Adding another welcome to you, ghostie. Glad you're here.


----------



## roadkill (May 11, 2006)

Welcome to the madness Ghostie! Hope you have fun here. . . I'm sure you will.


----------



## claymud (Aug 21, 2005)

Welcome to the street... or is this a avanue? Either way welcome.


----------



## Zombie-F (Apr 12, 2004)

Welcome aboard ghostie!


----------



## Hella (Feb 6, 2006)

Welcome Ghostie!

don't be shy, we only bite if you ask...


----------



## HalloweenRick (Nov 25, 2005)

Welcome Ghostie!


----------



## ghostie (May 15, 2006)

Holy moley! You guys are NICE! Wow. Do I feel privilegded!









Well, ahem...My husband and I are pretty new to haunting. We live in Minneapolis, MN and are in our mid-thirties. We've decorated for years, but just not to the extreme of you folks until this past year. After seeing what home haunters can do, I was ashamed of my pathetic graveyard. We're making up for it now! These forums have been such a riot. I had NO idea there were other people as wierd as me out there! Ha ha.

Anyway, we've started our own website with some of our props and it's growing daily. Check it out here. Since I don't want to ramble, I'll just leave you all with a big THANK YOU for the extremely warm welcome!


----------



## TipoDeemin (Oct 8, 2005)

Hello and welcome.  A little late, but better late than never, eh?


----------



## Bone Dancer (Oct 7, 2005)

Cool website there ghostie.
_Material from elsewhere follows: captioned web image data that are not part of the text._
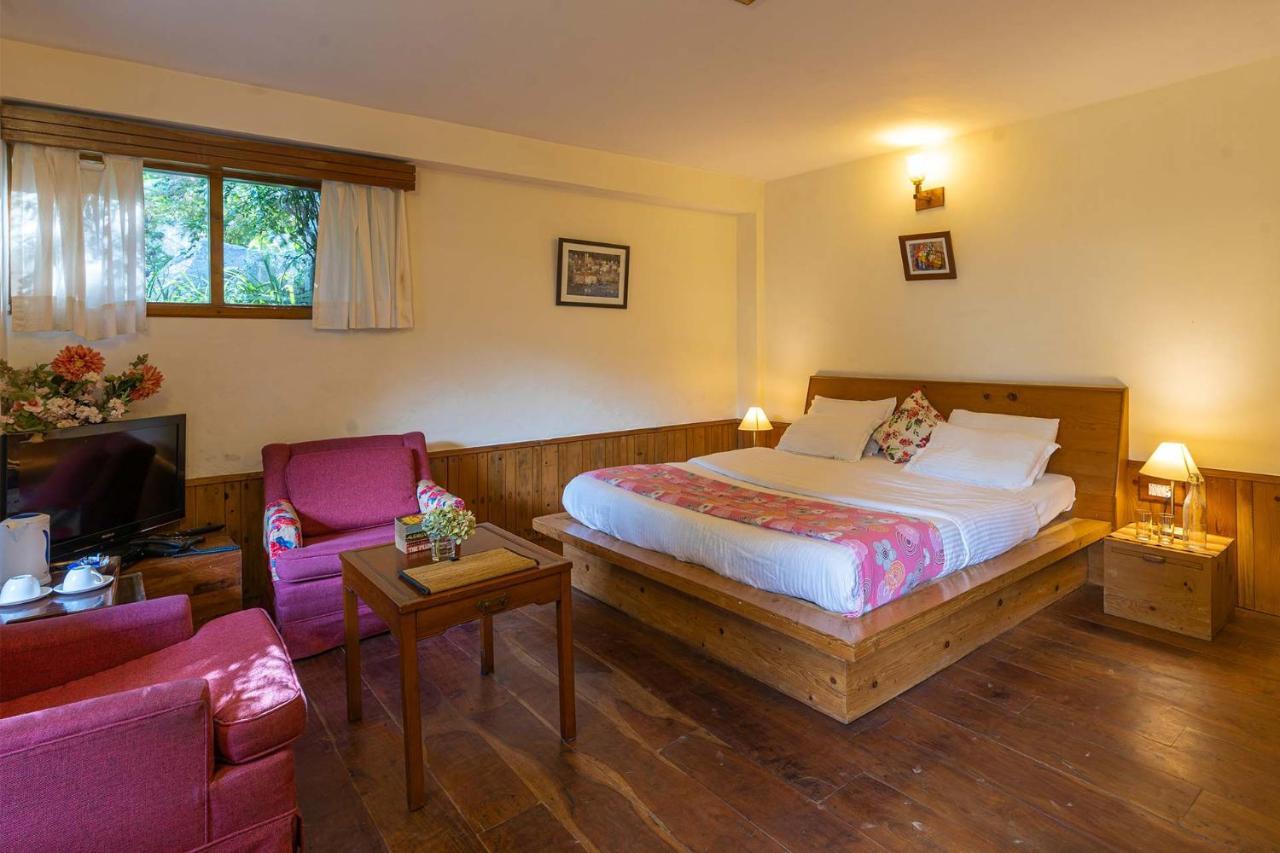 Stayvista At Casa Bella Vista- Mall Road Villa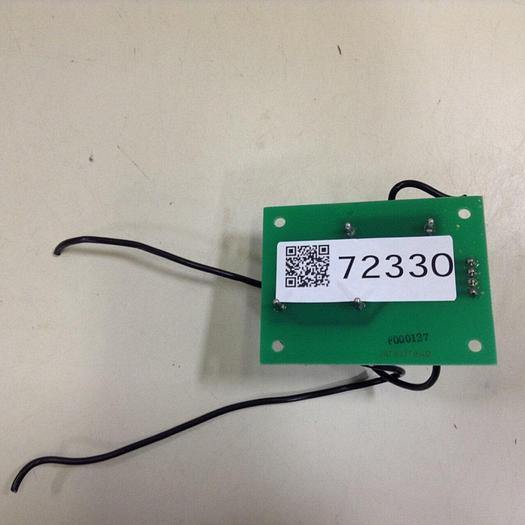 Used SUMITOMO Circuit Board JA762173AX #72330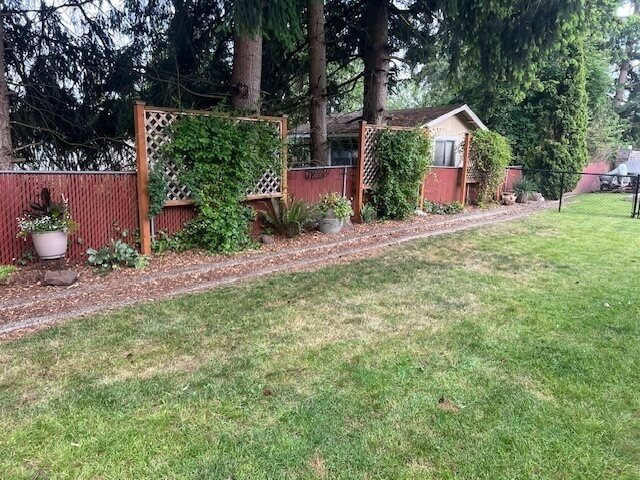 Furnished 3 Bedroom Duplex in Marysville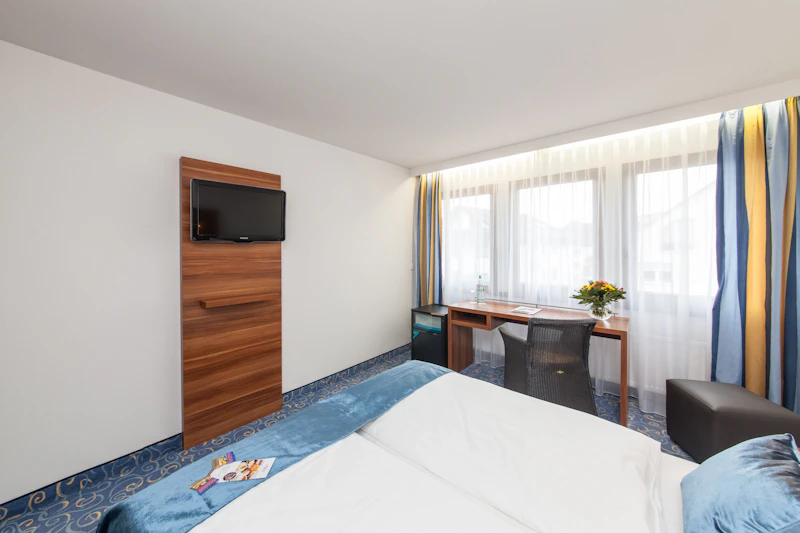 Hotel Strohgäu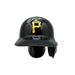 Brandon Lowe Signed Pittsburgh Pirates Mini Batting Helmet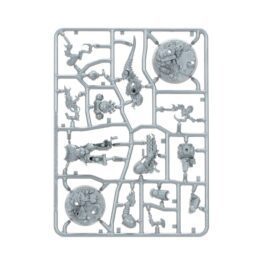 Getting Started with Warhammer 40,000 4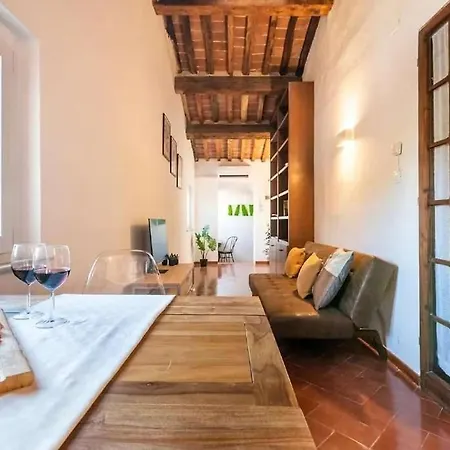 Eulalia's Attic - Affitti Brevi Italia Nyaraló Pisa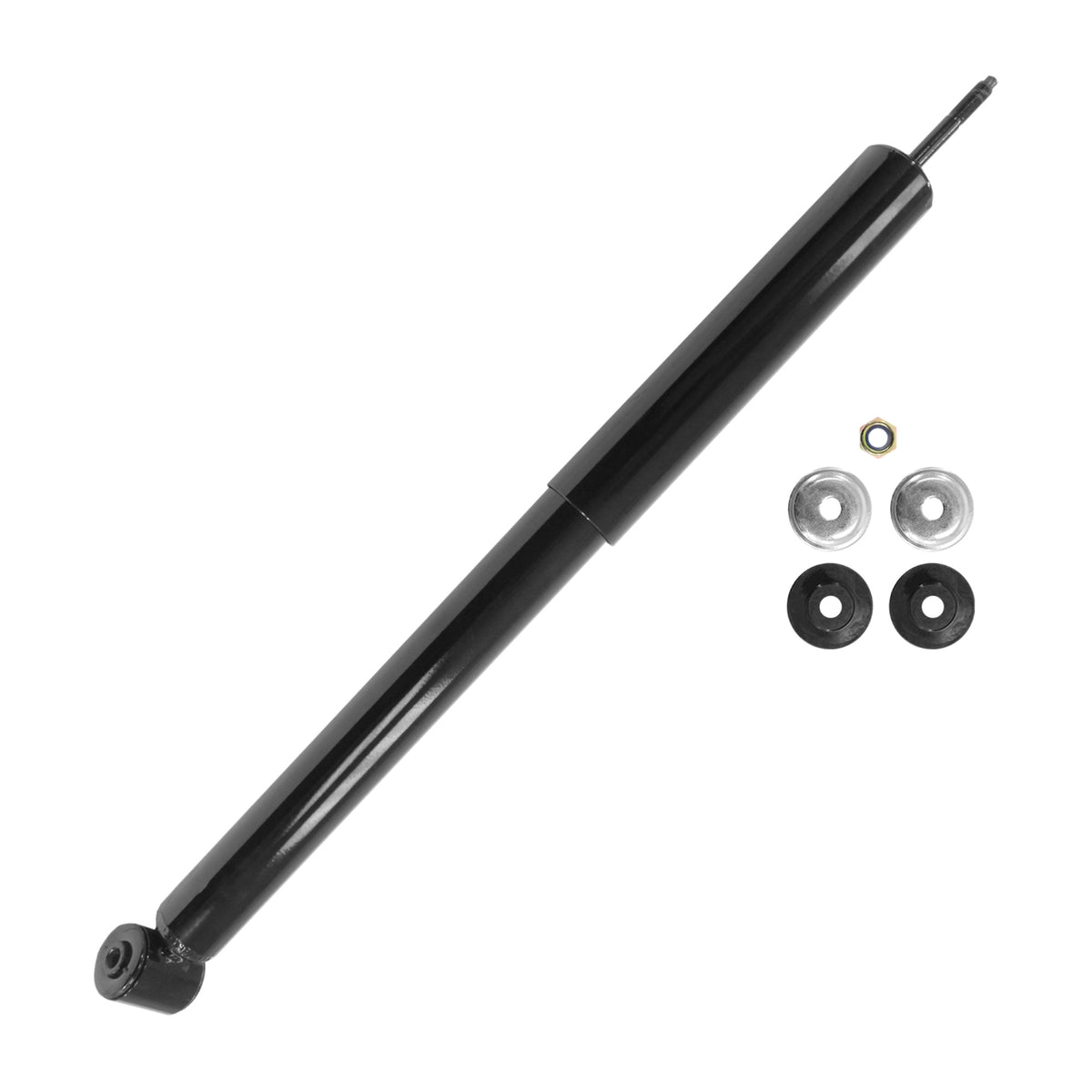 2004-2018 Chevrolet Aveo; 2007-2011 Chevrolet Aveo5; 2007-2009 Pontiac G3; 2005-2008 Pontiac Wave - 251190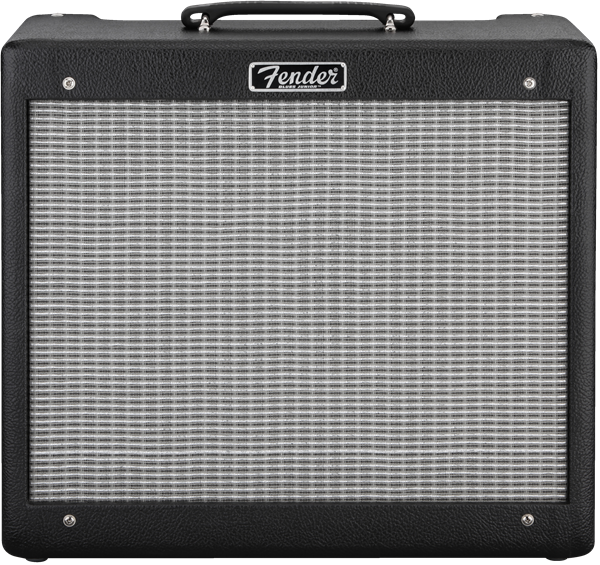 Fender® Blues Junior™ III Black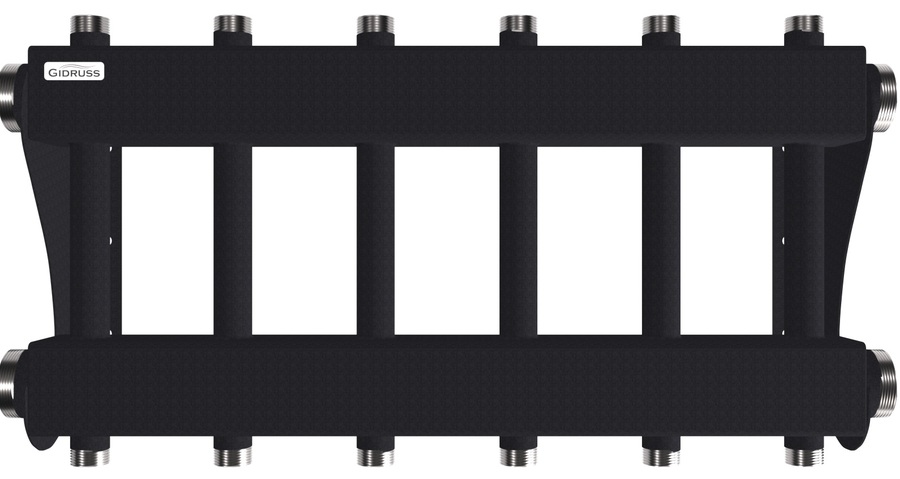 

Для отопления GIDRUSS, GIDRUSS MK-250-6DU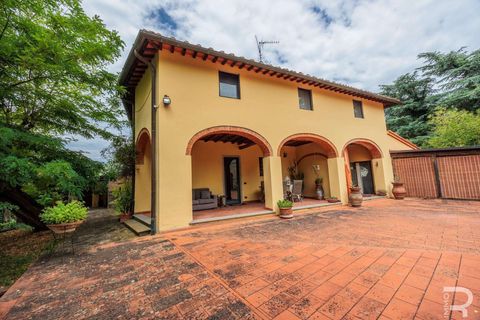 Gårdshus i Reggello, Florence, Reggello - € 790 000 | Ref: R06559RERU-1327664 - foto 5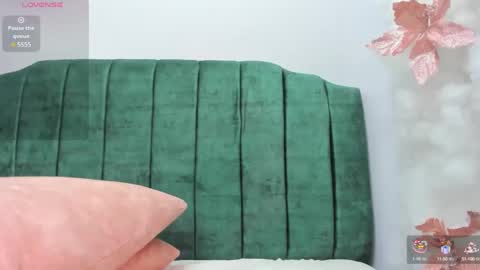 GABYTAYLOR online show from January 2025 01:30:02 PM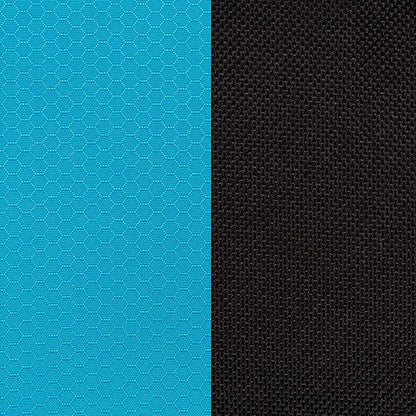 Baby Trend Expedition 2 in 1 Push or Pull Stroller Wagon Plus w/ Canopy, Blue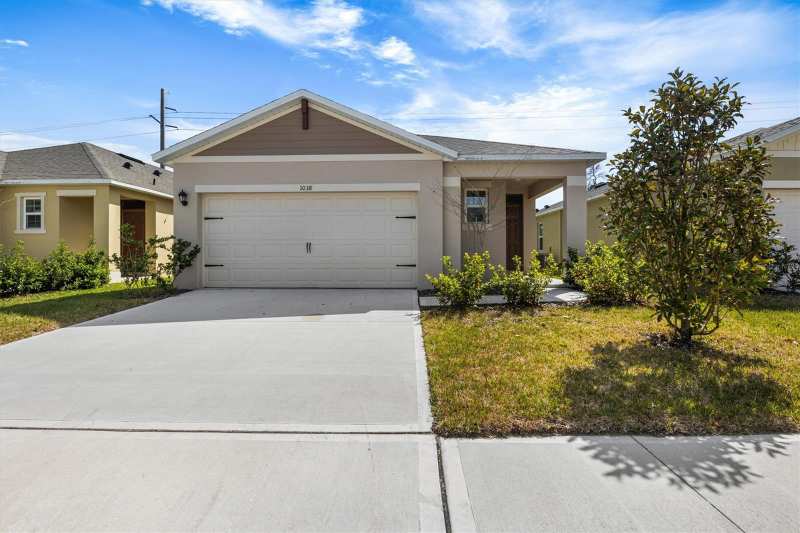 3 bedroom Single Family Residence at 1038 Victoria Parc Avenue, Parc Hill-Ph 4, Orange City — photo 1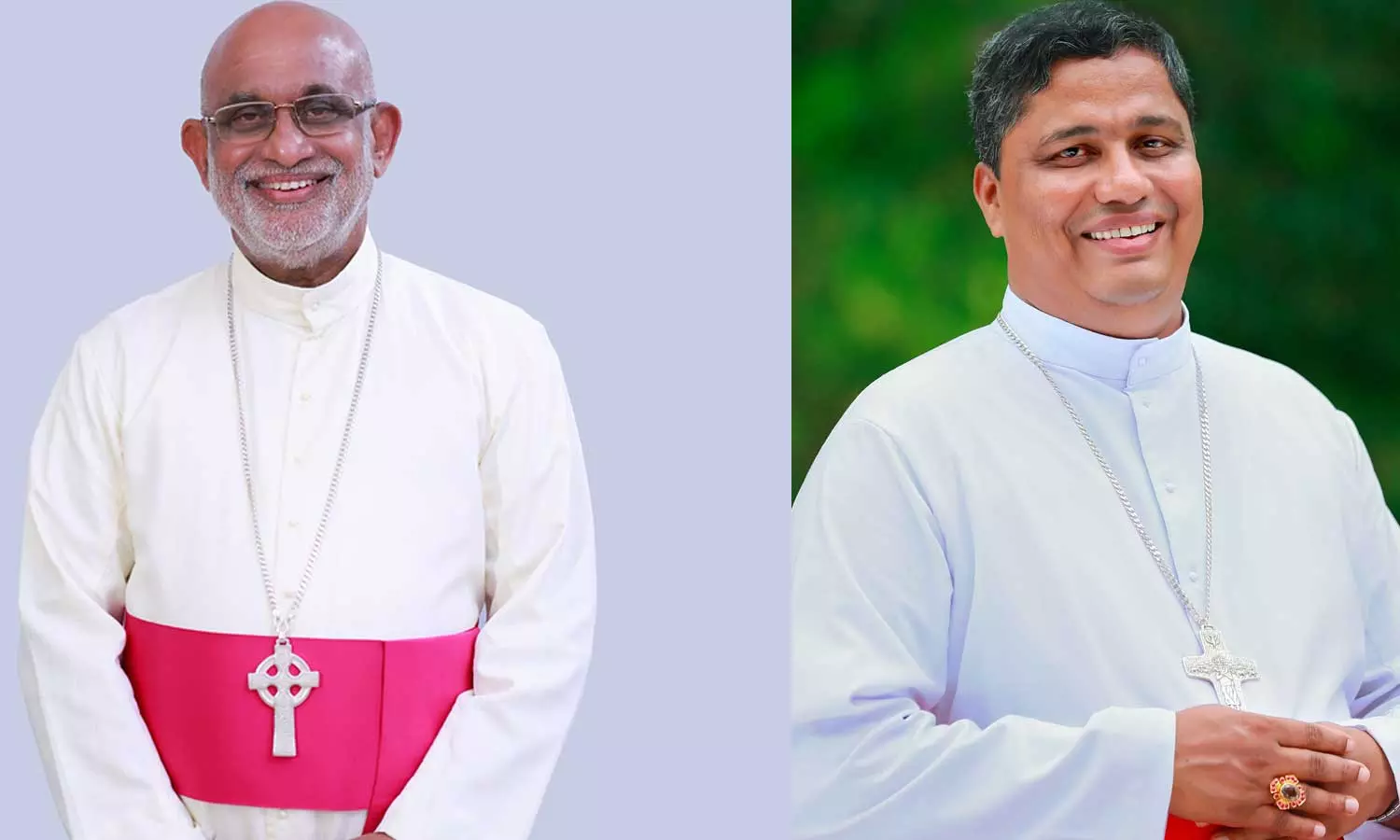 സഭാ തര്‍ക്കം; റാഫേല്‍ തട്ടിലിനും ജോസഫ് പാംപ്ലാനിക്കും രൂക്ഷ വിമര്‍ശനം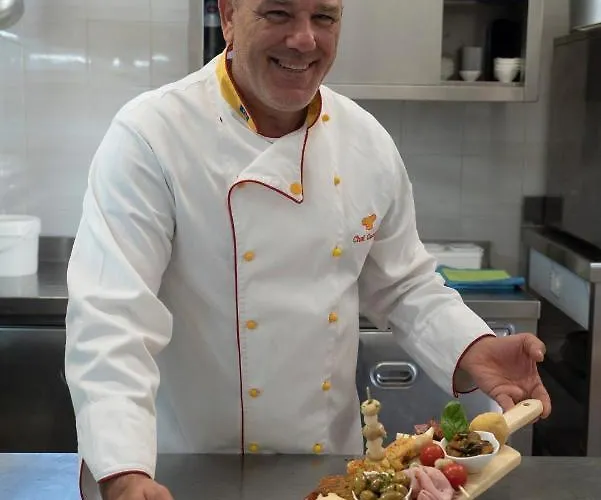 Il Casale Di Federico Agrigente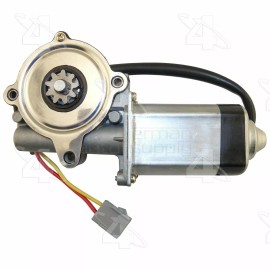 ACI Power Window Motor 83094 F1TZ78233V94CR
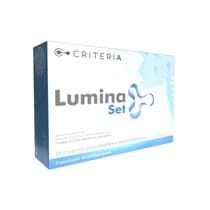 Barreira Reabsorvível Lumina-Set 0,5g - Criteria
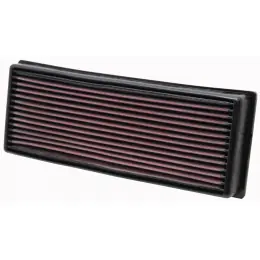 K&N sportovní vložka vzduchového filtru pro Volkswagen Golf I r.v. 1975 67 CARB CARB To 7/75 Rychlé Dodání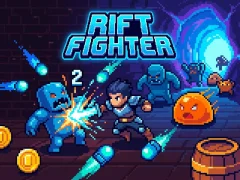 Игра Rift Fighter онлајн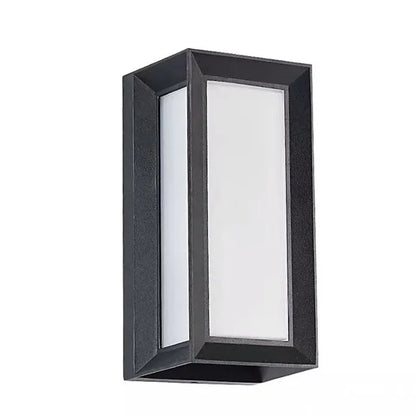 Rynx | NewTitle - Stylish Outdoor Wall Lighting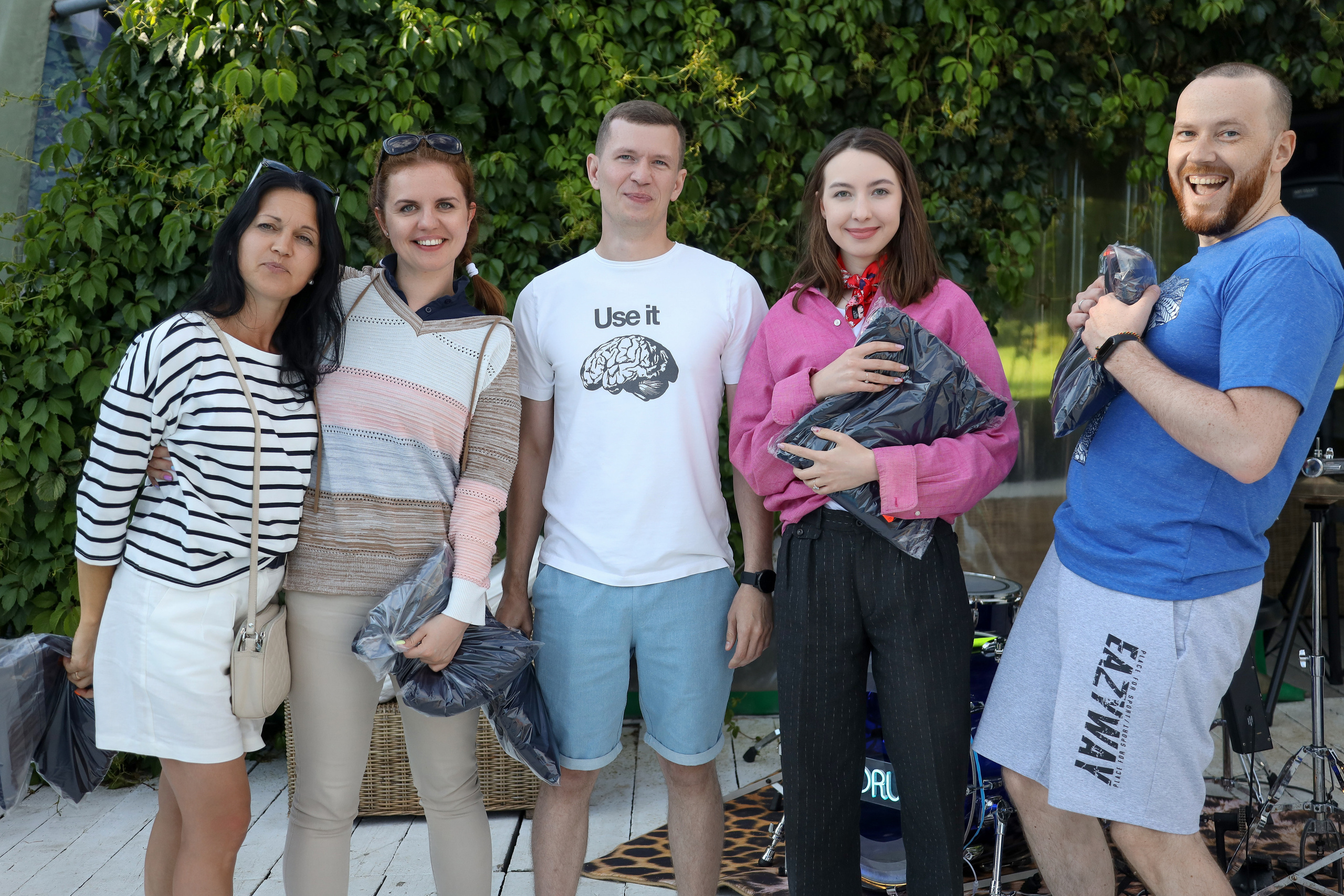 DIS регата 2023. Фотограф Антон Чупринин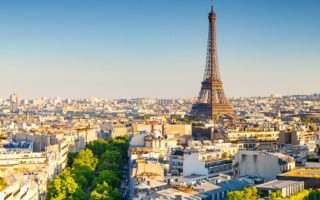 Why and how to start a business in France
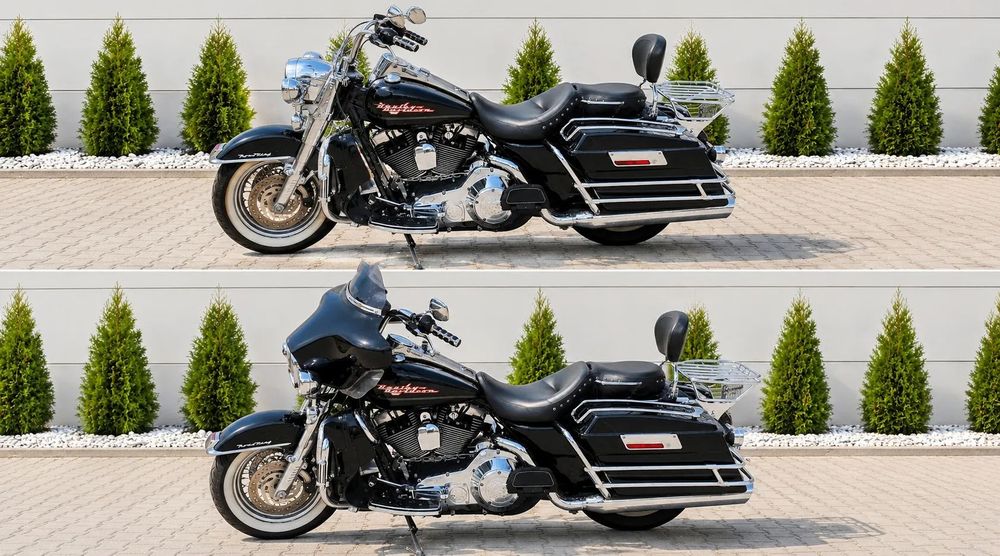 Harley-Davidson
Looks like your in the spirit of things.


----------



## ghostie (May 15, 2006)

Thanks! Can't wait until all the props are done and pics uploaded. (but I have a sneeky suspicion it will never be done since we'll just keep adding stuff!)


----------



## ghostie (May 15, 2006)

(and I can't wait until post thirty, so I can get the avatar people recognize as me out there!)


----------



## Death's Door (Mar 22, 2006)

Welcome to the street Ghostie. Don't be ashamed of anything you started doing for Halloween. When I started out, I just had a few things placed around and now every year I just add on to it. Ya gotta start somewhere.


----------



## Dr Morbius (Sep 21, 2004)

Welcome Ghostie! Glad to have you with us.


----------



## Sinister (Apr 18, 2004)

Welcome Ghostie!


----------



## Blackwidow (Jul 9, 2005)

Greetings Ghostie and welcome. You've got some great props there! I really like that feathered owl...I bet putting on all those feathers took loads of patience


----------



## ghostie (May 15, 2006)

Thanks Blackwidow, I have to admit, it did test my patience! But it's the finished product that keeps us all going, right?


----------



## Vlad (Aug 2, 2005)

What????? Ghostie again???? Are you following me, LOL. I've been lucky enough to know Ghostie for a little while from another forum. She's got some neat stuff, and her and the hubby have some big plans in the works. I can't wait to hear if you get that fog to roll across the lawn and downhill. Is that still the goal? Anyhow, it's great to see you here walking the street. Um, er, ah, no that's not right, lol. Welcome Ghostie!!!!!!!!!!!!!!


----------



## ghostie (May 15, 2006)

Hi again Vlad. Thanks for the compliments. We do have high hopes for our props this year, just seems we're running out of time! Yes, some kick-ass fog is still my focus this year. (along with a ton of other things!). Hope it (our haunt) turns out they way I see it in my daydreams. If not, there's always next year!


----------



## Faustian_Pact (Apr 19, 2006)

Where to spend my money? Fog machines. Grave stones. iPods. Pagers. 
A nice haunt would be a groovy stake in the heart of continuity for my life-book.
Welcome again. Ghostie is such a cute name. Underestimated terror is the best kind.


----------